OBJECTIVE: Copy the stretch of the listing below from the line containing "Of (482,175) |" through the end of the listing, changing "uppermost" to "highest" and leaving everything else unchanged.

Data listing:
* * * * * * *

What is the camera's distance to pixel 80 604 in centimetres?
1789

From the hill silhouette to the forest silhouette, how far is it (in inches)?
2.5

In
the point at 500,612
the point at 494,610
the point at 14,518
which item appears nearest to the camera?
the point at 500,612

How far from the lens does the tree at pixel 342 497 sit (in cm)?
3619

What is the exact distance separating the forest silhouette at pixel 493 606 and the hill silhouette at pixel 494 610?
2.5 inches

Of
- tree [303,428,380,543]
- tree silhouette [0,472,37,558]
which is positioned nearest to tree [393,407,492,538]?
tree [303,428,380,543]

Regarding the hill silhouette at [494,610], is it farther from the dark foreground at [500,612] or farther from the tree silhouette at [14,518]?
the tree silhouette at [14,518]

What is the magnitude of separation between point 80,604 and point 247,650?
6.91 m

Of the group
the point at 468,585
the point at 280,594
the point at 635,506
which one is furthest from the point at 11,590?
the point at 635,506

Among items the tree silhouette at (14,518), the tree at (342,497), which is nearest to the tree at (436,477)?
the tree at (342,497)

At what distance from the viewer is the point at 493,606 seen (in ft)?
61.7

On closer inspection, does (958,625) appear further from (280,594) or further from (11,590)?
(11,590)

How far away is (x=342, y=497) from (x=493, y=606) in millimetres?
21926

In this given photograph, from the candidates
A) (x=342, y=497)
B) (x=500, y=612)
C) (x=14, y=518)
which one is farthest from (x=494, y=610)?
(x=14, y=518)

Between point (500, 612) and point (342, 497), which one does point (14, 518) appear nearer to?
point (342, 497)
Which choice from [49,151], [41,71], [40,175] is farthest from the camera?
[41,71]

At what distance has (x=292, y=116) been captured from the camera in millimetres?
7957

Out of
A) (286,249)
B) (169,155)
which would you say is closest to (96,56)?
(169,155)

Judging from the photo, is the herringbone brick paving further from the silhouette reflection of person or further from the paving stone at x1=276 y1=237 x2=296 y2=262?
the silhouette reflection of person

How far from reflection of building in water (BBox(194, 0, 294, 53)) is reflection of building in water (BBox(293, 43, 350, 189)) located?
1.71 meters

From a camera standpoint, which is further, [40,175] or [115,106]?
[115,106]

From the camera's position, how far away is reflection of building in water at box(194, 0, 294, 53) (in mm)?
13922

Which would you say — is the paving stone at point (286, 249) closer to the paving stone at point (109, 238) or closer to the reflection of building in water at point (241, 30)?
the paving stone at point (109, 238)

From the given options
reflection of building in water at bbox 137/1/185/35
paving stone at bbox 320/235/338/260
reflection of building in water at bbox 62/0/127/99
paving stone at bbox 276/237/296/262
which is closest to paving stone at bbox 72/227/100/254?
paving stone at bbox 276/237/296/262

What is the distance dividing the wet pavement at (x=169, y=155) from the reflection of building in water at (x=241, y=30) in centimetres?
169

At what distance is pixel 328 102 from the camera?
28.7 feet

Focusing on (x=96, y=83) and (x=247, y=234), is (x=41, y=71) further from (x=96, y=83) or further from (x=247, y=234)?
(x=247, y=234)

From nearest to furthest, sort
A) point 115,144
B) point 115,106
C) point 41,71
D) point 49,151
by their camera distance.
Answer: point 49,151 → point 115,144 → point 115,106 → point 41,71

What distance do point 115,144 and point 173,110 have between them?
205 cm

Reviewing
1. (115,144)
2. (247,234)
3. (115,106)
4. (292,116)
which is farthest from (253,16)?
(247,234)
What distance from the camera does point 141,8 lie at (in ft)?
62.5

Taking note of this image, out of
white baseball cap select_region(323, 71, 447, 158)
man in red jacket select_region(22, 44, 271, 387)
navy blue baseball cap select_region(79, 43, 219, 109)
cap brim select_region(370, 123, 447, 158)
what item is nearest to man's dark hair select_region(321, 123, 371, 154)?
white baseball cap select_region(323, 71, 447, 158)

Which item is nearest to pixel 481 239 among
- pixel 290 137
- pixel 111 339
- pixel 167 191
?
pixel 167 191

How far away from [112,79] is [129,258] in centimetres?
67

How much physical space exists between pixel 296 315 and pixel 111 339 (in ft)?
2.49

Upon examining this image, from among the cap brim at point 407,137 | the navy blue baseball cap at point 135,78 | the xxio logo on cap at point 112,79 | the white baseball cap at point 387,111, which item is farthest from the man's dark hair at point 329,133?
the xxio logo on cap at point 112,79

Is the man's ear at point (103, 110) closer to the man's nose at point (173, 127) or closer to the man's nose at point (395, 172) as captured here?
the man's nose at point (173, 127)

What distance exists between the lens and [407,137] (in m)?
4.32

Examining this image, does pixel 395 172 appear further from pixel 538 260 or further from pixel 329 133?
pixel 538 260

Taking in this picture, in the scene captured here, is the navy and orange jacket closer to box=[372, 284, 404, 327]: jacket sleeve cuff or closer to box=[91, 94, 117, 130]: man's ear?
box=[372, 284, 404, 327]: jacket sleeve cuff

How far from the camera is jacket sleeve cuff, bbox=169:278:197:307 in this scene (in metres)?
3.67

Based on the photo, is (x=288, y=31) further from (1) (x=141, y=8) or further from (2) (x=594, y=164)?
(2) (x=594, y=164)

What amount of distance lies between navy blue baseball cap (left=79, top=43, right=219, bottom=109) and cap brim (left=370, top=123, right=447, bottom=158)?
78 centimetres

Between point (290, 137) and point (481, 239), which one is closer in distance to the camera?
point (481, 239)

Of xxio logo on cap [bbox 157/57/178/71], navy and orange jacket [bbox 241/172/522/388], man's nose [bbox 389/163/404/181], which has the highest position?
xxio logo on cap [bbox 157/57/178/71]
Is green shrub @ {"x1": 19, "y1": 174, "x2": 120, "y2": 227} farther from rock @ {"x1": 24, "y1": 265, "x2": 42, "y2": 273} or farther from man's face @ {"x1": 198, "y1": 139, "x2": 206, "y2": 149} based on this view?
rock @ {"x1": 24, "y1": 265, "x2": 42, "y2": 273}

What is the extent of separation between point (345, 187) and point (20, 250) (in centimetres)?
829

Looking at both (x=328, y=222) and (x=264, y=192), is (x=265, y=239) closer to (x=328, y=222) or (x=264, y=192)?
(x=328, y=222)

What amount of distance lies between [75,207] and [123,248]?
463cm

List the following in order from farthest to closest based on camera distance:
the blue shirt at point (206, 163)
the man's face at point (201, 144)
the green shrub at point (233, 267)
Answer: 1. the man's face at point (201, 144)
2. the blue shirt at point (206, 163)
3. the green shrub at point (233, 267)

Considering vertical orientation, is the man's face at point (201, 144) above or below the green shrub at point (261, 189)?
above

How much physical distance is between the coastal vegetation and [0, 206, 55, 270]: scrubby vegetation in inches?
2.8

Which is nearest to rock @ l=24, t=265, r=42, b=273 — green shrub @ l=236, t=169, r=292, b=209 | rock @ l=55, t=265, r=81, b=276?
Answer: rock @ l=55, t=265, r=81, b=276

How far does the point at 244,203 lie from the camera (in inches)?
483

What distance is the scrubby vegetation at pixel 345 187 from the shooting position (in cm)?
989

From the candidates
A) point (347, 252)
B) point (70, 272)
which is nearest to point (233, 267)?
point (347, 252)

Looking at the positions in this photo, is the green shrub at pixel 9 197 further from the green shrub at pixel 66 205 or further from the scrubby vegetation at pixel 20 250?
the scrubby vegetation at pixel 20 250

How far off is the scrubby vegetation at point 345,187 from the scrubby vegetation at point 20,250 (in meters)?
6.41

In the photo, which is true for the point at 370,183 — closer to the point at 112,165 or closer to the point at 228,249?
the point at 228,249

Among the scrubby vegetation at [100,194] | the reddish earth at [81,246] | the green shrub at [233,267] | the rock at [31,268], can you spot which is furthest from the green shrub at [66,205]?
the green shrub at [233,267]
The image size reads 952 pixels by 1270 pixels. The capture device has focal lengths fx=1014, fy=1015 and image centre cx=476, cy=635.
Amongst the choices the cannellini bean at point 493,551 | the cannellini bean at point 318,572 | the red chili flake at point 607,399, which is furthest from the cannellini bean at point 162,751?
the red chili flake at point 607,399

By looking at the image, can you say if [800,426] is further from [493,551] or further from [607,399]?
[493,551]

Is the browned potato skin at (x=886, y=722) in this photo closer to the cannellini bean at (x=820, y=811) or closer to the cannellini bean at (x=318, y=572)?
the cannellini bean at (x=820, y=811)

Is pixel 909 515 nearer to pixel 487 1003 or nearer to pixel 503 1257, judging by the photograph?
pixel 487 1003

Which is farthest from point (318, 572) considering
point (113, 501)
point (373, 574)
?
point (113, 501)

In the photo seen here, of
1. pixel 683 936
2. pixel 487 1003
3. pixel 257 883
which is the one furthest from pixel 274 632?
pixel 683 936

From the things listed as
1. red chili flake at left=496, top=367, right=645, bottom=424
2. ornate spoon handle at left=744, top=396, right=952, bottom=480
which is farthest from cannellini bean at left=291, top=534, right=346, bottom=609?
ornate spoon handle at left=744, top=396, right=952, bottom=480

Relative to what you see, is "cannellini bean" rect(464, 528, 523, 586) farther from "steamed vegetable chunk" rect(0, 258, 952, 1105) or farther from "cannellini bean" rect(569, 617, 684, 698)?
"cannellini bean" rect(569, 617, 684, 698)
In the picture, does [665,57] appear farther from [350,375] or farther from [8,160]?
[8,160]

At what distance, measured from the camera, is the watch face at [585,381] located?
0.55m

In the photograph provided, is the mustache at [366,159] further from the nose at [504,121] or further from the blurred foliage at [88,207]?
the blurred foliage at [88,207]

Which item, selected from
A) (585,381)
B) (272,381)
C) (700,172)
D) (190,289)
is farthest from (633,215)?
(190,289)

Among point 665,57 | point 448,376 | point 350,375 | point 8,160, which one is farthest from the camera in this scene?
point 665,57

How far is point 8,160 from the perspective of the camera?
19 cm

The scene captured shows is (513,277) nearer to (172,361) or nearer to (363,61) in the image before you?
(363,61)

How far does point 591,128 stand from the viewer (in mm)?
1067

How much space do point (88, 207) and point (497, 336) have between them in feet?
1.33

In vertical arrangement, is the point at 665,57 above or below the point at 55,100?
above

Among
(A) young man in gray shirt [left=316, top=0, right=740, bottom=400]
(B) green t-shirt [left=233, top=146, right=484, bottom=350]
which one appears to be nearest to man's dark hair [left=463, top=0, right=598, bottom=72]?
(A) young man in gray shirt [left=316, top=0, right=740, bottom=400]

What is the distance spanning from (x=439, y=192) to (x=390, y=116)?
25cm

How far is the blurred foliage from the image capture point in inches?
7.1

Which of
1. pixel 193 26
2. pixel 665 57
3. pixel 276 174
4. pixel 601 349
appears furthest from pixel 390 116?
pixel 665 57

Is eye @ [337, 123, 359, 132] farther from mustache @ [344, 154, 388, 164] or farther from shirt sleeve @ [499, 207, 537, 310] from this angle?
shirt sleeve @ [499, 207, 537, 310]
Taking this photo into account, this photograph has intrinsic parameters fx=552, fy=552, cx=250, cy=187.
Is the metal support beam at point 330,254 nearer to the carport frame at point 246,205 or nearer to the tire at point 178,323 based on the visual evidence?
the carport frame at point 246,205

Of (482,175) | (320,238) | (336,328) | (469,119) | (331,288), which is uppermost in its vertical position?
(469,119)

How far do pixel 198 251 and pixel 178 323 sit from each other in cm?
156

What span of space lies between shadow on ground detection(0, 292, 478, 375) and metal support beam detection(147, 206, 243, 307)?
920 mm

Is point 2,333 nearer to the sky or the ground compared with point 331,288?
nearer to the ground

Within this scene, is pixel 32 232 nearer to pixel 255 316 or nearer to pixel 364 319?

* * * * * * *

WORKED ANSWER:
Of (482,175) | (320,238) | (336,328) | (469,119) | (331,288), which is highest in its vertical position?
(469,119)

How far do pixel 198 251 and pixel 178 323 sit from each other in cm?
156

What span of space lies between shadow on ground detection(0, 292, 478, 375) and metal support beam detection(147, 206, 243, 307)?
920 mm

Is point 2,333 nearer to the sky or the ground compared with point 331,288?
nearer to the ground

Within this scene, is pixel 32 232 nearer to pixel 255 316 or nearer to pixel 364 319?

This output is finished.